» **学習用本文**:
=====

しかしながら、上述したような一方の無線通信装置から放送される情報を他方の無線通信装置にて受信して処理する無線通信システムでは、放送される情報を受信する無線通信装置では常に一様の処理がなされるので、その放送される情報に基づいたサービスの提供態様が限られる。
本発明は、このような事情に鑑みてなされたもので、放送される情報を受信する無線通信装置側に対するサービスの提供態様の多様化を図ることのできる無線通信システムを提供するものである。
本発明に係る無線通信システムは、所定の通信手順に従って情報を放送する第1無線通信装置と、該第1無線通信装置から放送される情報を受信して処理を実行する第2無線通信装置とを有する無線通信システムであって、前記第2無線通信装置は、前記第1無線通信装置から放送される所定情報が正常に受信されたときに、当該所定情報を受信する際の電波強度を取得する受信電波強度取得手段と、該受信電波強度取得手段にて取得された前記電波強度を所定の基準に従って判定する受信電波強度判定手段と、該受信電波強度判定手段での判定結果に応じて、前記第1無線通信装置から放送される前記所定情報を受信した際に実行すべき処理を決める実行処理制御手段とを有し、前記実行処理制御手段が前記受信電波強度判定手段での判定結果に応じて決める前記第1無線通信装置から放送される前記所定情報を受信した際に実行すべき処理は、前記第1無線通信装置と前記所定の通信手順以外の手順に従って行う通信処理を含む構成となる。
このような構成により、第2無線通信装置が第1無線通信装置から放送される所定情報を正常に受信したときに、第2無線通信装置において、当該所定情報を受信する際の電波強度が取得され、その電波強度が所定の基準に従って判定される。そして、第2無線通信装置では、その判定結果に応じて第1無線通信装置から放送される前記所定情報を受信した際に実行すべき処理が決定される。第2無線通信装置は、第1無線通信装置から放送される前記所定情報を受信した際に前記決定された処理を実行する。そして、第2無線通信装置が第1無線通信装置から放送される所定情報を正常に受信したときに、第2無線通信装置では、前記所定情報を受信する際の電波強度についての所定の基準に従った判定結果に応じて、前記第1無線通信装置と前記所定の通信手順以外の手順に従って行う通信処理が、前記第1無線通信装置から放送される前記所定情報を受信した際に実行すべき処理として決められる。第2無線通信装置は、第1無線通信装置から放送される前記所定情報を受信した際に、前記第1無線通信装置と前記所定の通信手順以外の手順に従って行う通信処理を実行する。

=====

» **設問**:
(a) 本文について、次の問いに答えてください。
(i) 従来の無線通信システムでは、放送される情報を受信する無線通信装置でどのような処理がなされるとされているか。
(ii) 第1無線通信装置は何に従って情報を放送するか。
(iii) 第2無線通信装置は、電波強度の判定結果に応じて何を決定するか。
(b) 次の各文が本文の内容と合っているかどうかを「はい」か「いいえ」で答え、判断の根拠となる本文の言葉をそのまま引用してください。
(i) 本発明は、放送される情報を受信する側に対するサービスの提供態様を多様化しようとするものである。
(ii) 電波強度は、所定情報が正常に受信されなかったときに取得される。
(iii) 実行すべき処理には、所定の通信手順以外の手順に従って第1無線通信装置と行う通信処理が含まれる。
(c) 本文の「本発明に係る無線通信システム」から始まり「う通信処理を含む構成となる。」で終わる部分を、「受信電波強度判定手段」を「電波強度判定部」に差し替えて書き直してください。

» **提供資料**:
=====

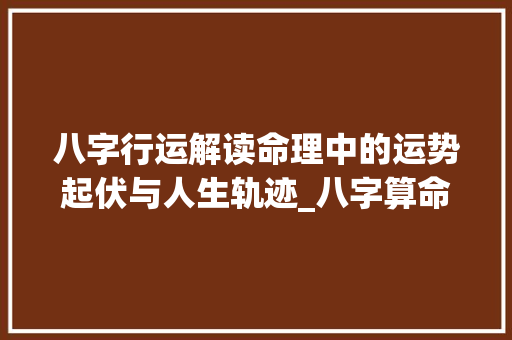 八字行运解读命理中的运势起伏与人生轨迹_八字算命有行运的意思吗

=====

» **解答**:
(a)
(i) 常に一様の処理がなされる。
(ii) 所定の通信手順に従って放送する。
(iii) 第1無線通信装置から放送される所定情報を受信した際に実行すべき処理を決定する。

(b)
(i) はい。「放送される情報を受信する無線通信装置側に対するサービスの提供態様の多様化を図ることのできる無線通信システムを提供するものである」
(ii) いいえ。「前記第1無線通信装置から放送される所定情報が正常に受信されたときに、当該所定情報を受信する際の電波強度を取得する」
(iii) はい。「前記第1無線通信装置と前記所定の通信手順以外の手順に従って行う通信処理を含む構成となる」

(c)
本発明に係る無線通信システムは、所定の通信手順に従って情報を放送する第1無線通信装置と、該第1無線通信装置から放送される情報を受信して処理を実行する第2無線通信装置とを有する無線通信システムであって、前記第2無線通信装置は、前記第1無線通信装置から放送される所定情報が正常に受信されたときに、当該所定情報を受信する際の電波強度を取得する受信電波強度取得手段と、該受信電波強度取得手段にて取得された前記電波強度を所定の基準に従って判定する電波強度判定部と、該電波強度判定部での判定結果に応じて、前記第1無線通信装置から放送される前記所定情報を受信した際に実行すべき処理を決める実行処理制御手段とを有し、前記実行処理制御手段が前記電波強度判定部での判定結果に応じて決める前記第1無線通信装置から放送される前記所定情報を受信した際に実行すべき処理は、前記第1無線通信装置と前記所定の通信手順以外の手順に従って行う通信処理を含む構成となる。